─── RECORDS TO USE ───

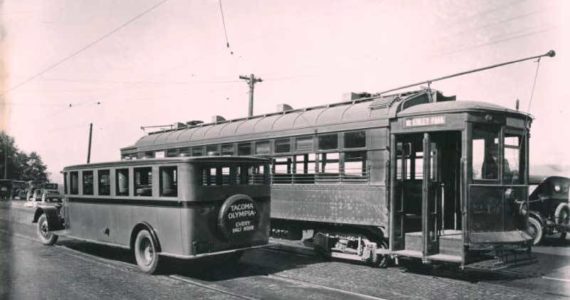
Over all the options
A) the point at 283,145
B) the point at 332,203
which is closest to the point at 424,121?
the point at 332,203

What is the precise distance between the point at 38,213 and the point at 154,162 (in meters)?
6.36

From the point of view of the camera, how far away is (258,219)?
367 inches

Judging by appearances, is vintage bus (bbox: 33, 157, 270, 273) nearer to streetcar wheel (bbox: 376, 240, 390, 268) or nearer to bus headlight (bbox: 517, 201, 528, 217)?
streetcar wheel (bbox: 376, 240, 390, 268)

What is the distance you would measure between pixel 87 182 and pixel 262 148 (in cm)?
433

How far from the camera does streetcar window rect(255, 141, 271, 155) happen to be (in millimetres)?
12077

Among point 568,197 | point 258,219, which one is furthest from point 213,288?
point 568,197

───

EXERCISE DIRECTIONS>
Please rewrite all the rows above, switching "vintage bus" to "old bus" and keeping everything else unchanged. Leave the pictures out of your answer.

TASK SOLUTION>
Over all the options
A) the point at 283,145
B) the point at 332,203
which is closest to the point at 424,121?
the point at 332,203

What is the precise distance between the point at 38,213 and the point at 154,162 (in meters)?
6.36

From the point of view of the camera, how far away is (258,219)?
367 inches

Judging by appearances, is old bus (bbox: 33, 157, 270, 273) nearer to streetcar wheel (bbox: 376, 240, 390, 268) or nearer to bus headlight (bbox: 517, 201, 528, 217)?
streetcar wheel (bbox: 376, 240, 390, 268)

What is the distance you would measure between pixel 87 182 and pixel 262 148 (in cm)?
433

How far from the camera does streetcar window rect(255, 141, 271, 155) happen to be (in millimetres)?
12077

Among point 568,197 | point 258,219, which one is furthest from point 213,288?
point 568,197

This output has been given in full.